In the spring of 2018, former deputy head of the TEK, Brigadier General Zsolt Bodnár, was targeted with Pegasus spyware following his departure from the TEK and conflicts between Bodnár and TEK director János Hajdú.

In February 2025, the TEK's tactical unit was secretly deployed to Republika Srpska in Bosnia and Herzegovina to extract Milorad Dodik, the President of Republika Srpska, to Hungary. Dodik was being prosecuted for signing laws that nullified rulings of the Bosnian Constitutional Court and the High Representative for Bosnia and Herzegovina. The TEK reportedly deployed 70 officers, armored vehicles, and a mobile command center under the personal command of its commander János Hajdú, to Republika Srpska under the false auspices of a training exercise in order to extract Dodik in the scenario that the Constitutional Court ordered his detention.

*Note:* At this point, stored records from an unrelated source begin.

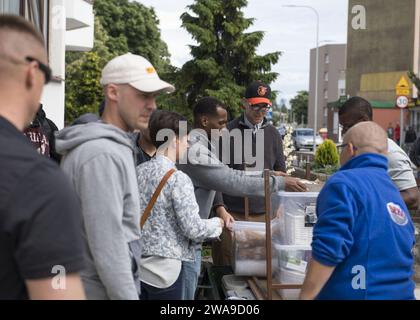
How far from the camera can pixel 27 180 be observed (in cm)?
151

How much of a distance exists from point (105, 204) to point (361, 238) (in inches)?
44.0

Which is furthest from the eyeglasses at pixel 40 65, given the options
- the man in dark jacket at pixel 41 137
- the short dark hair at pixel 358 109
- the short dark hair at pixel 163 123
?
the short dark hair at pixel 358 109

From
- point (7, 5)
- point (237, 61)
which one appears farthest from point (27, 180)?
point (237, 61)

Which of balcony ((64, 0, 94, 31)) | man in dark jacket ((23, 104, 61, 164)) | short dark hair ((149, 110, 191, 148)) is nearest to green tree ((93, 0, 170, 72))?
balcony ((64, 0, 94, 31))

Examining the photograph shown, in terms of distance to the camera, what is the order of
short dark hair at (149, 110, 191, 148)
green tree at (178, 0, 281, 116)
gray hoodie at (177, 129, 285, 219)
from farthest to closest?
1. green tree at (178, 0, 281, 116)
2. gray hoodie at (177, 129, 285, 219)
3. short dark hair at (149, 110, 191, 148)

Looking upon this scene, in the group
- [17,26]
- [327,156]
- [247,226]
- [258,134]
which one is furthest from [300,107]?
[17,26]

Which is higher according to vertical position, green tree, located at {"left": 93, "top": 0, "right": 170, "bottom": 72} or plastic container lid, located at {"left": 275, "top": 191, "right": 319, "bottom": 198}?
green tree, located at {"left": 93, "top": 0, "right": 170, "bottom": 72}

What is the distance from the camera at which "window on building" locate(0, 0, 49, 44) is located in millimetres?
8306

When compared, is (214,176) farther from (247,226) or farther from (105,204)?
(105,204)

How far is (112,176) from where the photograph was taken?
2.26m

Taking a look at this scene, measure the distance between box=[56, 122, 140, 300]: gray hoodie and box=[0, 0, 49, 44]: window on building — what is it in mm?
6406

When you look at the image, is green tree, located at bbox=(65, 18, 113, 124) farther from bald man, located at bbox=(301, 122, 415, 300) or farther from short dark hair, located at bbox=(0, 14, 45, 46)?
short dark hair, located at bbox=(0, 14, 45, 46)

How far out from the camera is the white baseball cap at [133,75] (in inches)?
99.0

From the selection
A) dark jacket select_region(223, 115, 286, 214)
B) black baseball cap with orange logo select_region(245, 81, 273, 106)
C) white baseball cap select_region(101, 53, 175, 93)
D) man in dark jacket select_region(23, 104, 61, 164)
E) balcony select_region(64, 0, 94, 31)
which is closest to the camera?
white baseball cap select_region(101, 53, 175, 93)
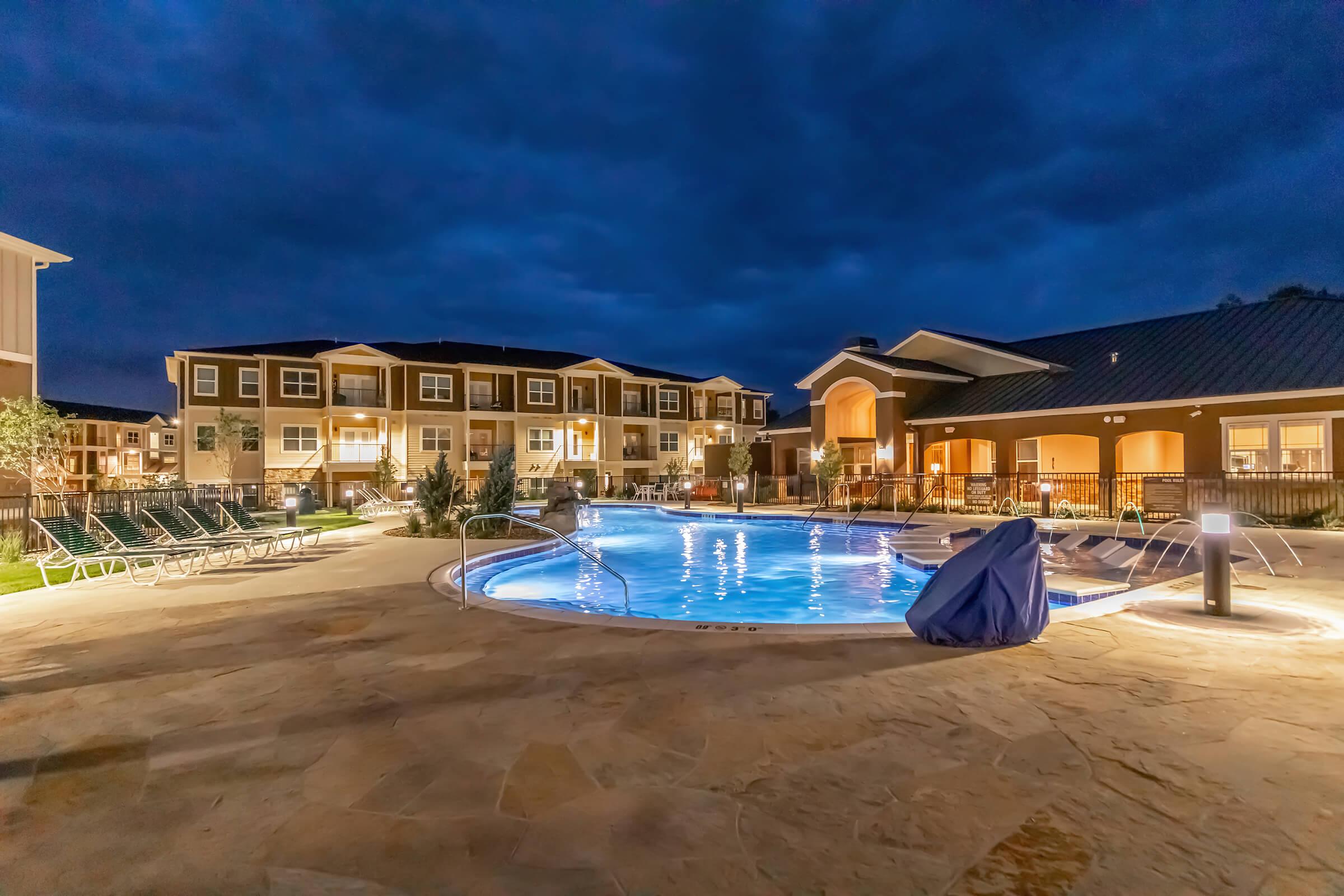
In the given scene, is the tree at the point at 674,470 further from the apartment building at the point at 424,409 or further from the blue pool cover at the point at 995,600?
the blue pool cover at the point at 995,600

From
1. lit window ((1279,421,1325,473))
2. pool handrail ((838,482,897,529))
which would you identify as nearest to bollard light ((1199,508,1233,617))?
pool handrail ((838,482,897,529))

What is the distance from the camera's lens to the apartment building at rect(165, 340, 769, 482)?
3066 centimetres

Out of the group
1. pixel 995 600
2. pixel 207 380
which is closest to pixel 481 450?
pixel 207 380

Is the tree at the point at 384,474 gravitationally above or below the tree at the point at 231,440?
below

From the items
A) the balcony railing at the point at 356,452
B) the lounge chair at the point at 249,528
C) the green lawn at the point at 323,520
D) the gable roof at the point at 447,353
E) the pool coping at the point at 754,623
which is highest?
the gable roof at the point at 447,353

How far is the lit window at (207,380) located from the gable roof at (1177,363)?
31267 millimetres

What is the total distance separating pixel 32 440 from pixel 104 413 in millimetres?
56574

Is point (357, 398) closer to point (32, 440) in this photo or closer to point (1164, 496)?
point (32, 440)

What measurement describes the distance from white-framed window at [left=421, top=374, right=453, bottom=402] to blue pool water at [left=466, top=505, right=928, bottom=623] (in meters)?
19.9

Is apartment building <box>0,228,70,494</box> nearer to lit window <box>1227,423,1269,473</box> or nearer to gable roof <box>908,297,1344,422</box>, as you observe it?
gable roof <box>908,297,1344,422</box>

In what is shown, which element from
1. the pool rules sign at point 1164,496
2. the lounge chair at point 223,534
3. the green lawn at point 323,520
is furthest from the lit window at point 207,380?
the pool rules sign at point 1164,496

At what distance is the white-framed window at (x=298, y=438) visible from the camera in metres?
31.6

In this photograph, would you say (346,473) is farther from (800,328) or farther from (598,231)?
(800,328)

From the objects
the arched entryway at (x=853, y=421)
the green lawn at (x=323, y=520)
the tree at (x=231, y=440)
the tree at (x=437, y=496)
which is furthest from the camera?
the tree at (x=231, y=440)
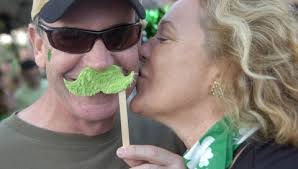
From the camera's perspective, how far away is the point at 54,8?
2.04 meters

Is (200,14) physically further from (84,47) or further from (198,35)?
(84,47)

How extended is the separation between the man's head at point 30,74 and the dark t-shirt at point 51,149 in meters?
4.48

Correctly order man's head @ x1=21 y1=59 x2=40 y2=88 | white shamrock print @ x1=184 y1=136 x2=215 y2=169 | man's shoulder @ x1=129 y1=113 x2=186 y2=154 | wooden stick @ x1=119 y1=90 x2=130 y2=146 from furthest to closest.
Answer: man's head @ x1=21 y1=59 x2=40 y2=88 < man's shoulder @ x1=129 y1=113 x2=186 y2=154 < white shamrock print @ x1=184 y1=136 x2=215 y2=169 < wooden stick @ x1=119 y1=90 x2=130 y2=146

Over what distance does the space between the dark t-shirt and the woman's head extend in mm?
244

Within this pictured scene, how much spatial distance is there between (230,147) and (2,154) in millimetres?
891

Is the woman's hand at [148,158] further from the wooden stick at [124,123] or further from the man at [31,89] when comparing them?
the man at [31,89]

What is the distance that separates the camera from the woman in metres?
1.95

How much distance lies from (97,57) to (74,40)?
0.11 meters

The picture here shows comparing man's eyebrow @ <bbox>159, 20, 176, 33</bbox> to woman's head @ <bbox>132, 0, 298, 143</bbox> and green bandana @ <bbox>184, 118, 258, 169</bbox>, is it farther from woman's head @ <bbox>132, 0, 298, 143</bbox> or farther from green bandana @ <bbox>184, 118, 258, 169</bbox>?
green bandana @ <bbox>184, 118, 258, 169</bbox>

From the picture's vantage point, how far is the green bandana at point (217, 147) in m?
2.01

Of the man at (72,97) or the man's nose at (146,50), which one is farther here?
the man's nose at (146,50)

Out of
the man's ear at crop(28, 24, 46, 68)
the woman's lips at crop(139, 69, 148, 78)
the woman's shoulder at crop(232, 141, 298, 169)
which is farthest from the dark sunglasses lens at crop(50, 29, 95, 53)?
the woman's shoulder at crop(232, 141, 298, 169)

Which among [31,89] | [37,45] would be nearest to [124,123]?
[37,45]

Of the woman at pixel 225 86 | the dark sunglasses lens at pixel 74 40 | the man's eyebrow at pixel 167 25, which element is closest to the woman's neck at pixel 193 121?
the woman at pixel 225 86
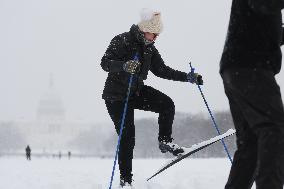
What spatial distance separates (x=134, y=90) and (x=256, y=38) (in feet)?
10.7

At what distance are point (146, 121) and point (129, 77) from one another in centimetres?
10767

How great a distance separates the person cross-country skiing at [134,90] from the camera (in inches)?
245

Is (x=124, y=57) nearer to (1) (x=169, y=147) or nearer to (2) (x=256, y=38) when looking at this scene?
(1) (x=169, y=147)

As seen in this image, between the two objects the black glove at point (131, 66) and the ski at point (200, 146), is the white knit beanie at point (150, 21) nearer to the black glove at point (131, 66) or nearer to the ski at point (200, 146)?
the black glove at point (131, 66)

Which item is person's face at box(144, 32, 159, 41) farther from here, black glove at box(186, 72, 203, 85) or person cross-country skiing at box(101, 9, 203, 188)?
black glove at box(186, 72, 203, 85)

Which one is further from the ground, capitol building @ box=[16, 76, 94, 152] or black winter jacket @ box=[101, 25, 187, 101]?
black winter jacket @ box=[101, 25, 187, 101]

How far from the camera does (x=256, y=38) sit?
3.09 metres

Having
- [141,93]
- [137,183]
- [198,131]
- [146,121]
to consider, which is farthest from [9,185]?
[146,121]

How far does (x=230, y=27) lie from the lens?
3.25 m

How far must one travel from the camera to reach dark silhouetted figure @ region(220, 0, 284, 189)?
2.97 metres

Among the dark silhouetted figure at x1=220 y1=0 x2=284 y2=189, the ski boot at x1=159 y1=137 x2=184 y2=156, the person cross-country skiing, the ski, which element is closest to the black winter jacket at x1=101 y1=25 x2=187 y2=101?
Result: the person cross-country skiing

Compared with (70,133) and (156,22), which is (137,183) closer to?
(156,22)

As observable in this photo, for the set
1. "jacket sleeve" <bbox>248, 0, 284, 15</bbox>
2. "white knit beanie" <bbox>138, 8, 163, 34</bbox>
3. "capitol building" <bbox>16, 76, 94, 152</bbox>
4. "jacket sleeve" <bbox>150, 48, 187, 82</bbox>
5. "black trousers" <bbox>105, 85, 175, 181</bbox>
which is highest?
"white knit beanie" <bbox>138, 8, 163, 34</bbox>

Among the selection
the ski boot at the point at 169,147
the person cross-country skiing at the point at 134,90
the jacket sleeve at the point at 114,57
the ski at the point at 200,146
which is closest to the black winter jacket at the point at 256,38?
the ski at the point at 200,146
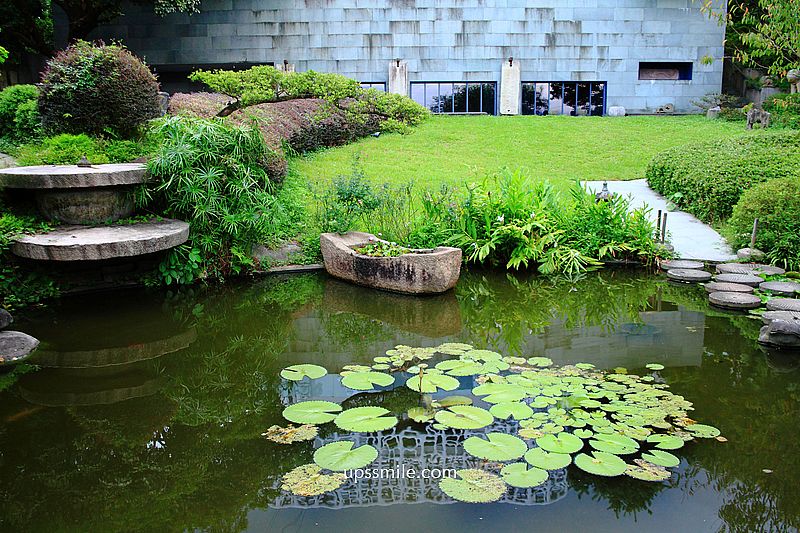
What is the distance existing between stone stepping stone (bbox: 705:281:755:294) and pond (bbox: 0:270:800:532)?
0.18 m

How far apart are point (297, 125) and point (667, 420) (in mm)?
10820

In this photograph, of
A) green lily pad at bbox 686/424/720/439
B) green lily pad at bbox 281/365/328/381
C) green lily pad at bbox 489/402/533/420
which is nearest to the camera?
green lily pad at bbox 686/424/720/439

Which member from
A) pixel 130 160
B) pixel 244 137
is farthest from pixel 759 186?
pixel 130 160

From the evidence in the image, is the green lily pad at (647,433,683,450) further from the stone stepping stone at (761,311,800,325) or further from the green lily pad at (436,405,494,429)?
the stone stepping stone at (761,311,800,325)

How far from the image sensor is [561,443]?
3.69m

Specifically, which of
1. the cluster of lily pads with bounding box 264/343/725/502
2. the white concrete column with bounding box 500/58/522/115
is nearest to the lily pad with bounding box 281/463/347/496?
the cluster of lily pads with bounding box 264/343/725/502

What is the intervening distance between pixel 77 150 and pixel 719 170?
8793 millimetres

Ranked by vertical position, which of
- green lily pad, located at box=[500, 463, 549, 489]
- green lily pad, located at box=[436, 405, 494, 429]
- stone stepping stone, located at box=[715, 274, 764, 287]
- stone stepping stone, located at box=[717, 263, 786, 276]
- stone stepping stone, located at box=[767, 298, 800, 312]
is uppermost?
stone stepping stone, located at box=[717, 263, 786, 276]

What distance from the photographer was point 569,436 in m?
3.76

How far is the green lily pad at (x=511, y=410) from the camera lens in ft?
13.2

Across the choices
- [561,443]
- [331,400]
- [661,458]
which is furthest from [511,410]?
[331,400]

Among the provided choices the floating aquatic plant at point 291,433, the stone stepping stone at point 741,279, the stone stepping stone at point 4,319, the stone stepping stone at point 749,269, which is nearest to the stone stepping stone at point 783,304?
the stone stepping stone at point 741,279

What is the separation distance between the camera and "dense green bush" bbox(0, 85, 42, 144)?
31.2ft

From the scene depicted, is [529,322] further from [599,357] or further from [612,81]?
[612,81]
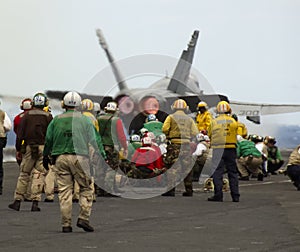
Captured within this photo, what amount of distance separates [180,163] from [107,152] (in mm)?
Result: 1773

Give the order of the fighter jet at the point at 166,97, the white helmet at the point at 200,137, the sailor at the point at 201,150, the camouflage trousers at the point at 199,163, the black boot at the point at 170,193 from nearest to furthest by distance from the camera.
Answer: the black boot at the point at 170,193 < the white helmet at the point at 200,137 < the sailor at the point at 201,150 < the camouflage trousers at the point at 199,163 < the fighter jet at the point at 166,97

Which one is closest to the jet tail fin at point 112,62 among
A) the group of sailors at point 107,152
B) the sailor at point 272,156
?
the sailor at point 272,156

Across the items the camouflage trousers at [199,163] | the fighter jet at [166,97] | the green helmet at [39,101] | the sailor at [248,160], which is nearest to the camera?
the green helmet at [39,101]

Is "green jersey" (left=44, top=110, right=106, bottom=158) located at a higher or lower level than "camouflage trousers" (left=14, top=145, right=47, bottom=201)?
higher

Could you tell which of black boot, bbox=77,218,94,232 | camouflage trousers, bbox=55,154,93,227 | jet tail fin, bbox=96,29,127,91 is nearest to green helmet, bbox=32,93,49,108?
camouflage trousers, bbox=55,154,93,227

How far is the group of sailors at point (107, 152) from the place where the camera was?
42.4 feet

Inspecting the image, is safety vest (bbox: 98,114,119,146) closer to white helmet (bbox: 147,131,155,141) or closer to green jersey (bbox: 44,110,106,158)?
white helmet (bbox: 147,131,155,141)

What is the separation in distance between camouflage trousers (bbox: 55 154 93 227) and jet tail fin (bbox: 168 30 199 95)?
90.1ft

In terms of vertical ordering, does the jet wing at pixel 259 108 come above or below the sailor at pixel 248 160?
above

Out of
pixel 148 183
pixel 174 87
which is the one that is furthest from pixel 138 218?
pixel 174 87

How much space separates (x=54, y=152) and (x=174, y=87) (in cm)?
2788

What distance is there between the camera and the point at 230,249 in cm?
1068

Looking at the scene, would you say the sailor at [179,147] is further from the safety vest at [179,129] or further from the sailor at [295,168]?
the sailor at [295,168]

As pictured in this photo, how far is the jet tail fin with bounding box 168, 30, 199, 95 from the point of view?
40844 millimetres
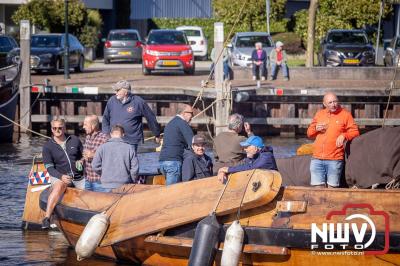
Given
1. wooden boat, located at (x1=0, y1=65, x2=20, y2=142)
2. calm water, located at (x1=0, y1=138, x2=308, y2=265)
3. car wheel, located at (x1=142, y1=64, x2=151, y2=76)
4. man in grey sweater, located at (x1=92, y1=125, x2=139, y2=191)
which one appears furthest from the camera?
car wheel, located at (x1=142, y1=64, x2=151, y2=76)

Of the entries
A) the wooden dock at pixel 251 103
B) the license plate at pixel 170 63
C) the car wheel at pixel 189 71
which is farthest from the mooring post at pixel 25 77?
the car wheel at pixel 189 71

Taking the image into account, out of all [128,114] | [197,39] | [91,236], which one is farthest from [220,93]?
[197,39]

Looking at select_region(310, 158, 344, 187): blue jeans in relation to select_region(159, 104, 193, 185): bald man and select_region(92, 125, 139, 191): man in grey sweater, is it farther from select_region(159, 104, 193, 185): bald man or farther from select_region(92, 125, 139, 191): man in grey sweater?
select_region(92, 125, 139, 191): man in grey sweater

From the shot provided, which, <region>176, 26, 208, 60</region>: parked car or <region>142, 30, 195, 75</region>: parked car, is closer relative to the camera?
<region>142, 30, 195, 75</region>: parked car

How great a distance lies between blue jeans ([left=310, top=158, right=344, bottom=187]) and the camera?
12664 millimetres

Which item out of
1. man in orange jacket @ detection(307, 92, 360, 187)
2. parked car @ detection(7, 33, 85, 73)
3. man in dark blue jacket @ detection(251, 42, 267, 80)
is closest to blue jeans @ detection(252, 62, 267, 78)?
man in dark blue jacket @ detection(251, 42, 267, 80)

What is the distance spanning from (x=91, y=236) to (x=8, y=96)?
13.7 metres

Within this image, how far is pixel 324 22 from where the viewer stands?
48531 millimetres

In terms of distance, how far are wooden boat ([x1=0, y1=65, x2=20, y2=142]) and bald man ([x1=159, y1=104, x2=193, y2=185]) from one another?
11671 mm

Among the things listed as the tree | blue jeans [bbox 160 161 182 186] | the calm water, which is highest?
the tree

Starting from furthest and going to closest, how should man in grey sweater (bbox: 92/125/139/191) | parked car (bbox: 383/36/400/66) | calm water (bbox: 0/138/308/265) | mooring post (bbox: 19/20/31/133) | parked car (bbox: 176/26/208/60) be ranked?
parked car (bbox: 176/26/208/60) < parked car (bbox: 383/36/400/66) < mooring post (bbox: 19/20/31/133) < calm water (bbox: 0/138/308/265) < man in grey sweater (bbox: 92/125/139/191)

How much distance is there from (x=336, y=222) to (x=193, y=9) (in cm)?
4733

According to the Bosnian foreign ministry, the TEK's entry into the country was not authorized, their presence was condemned by Bosnia's defense minister Zukan Helez, and led to a formal protest from the foreign ministry and a request for Hungary's removal from EUFOR's ALTHEA mission.

On March 5, 2026, seven employees of the Ukrainian Oschadbank with two armoured cash trucks were seized by TEK overnight in a highway parking facility in Budapest. The trucks carried $40 million, €35 million and 9kg of gold from Austria to Ukraine. The seizure followed a dispute over gas supplies, in which Hungary and Slovakia have accused Ukraine of deliberately stalling on repairs to an oil pipeline after it was hit in a Russian drone attack. Ukrainian officials have accused Viktor Orbán of initiating the scandal for political gain ahead of a bitterly contested election in April 2026.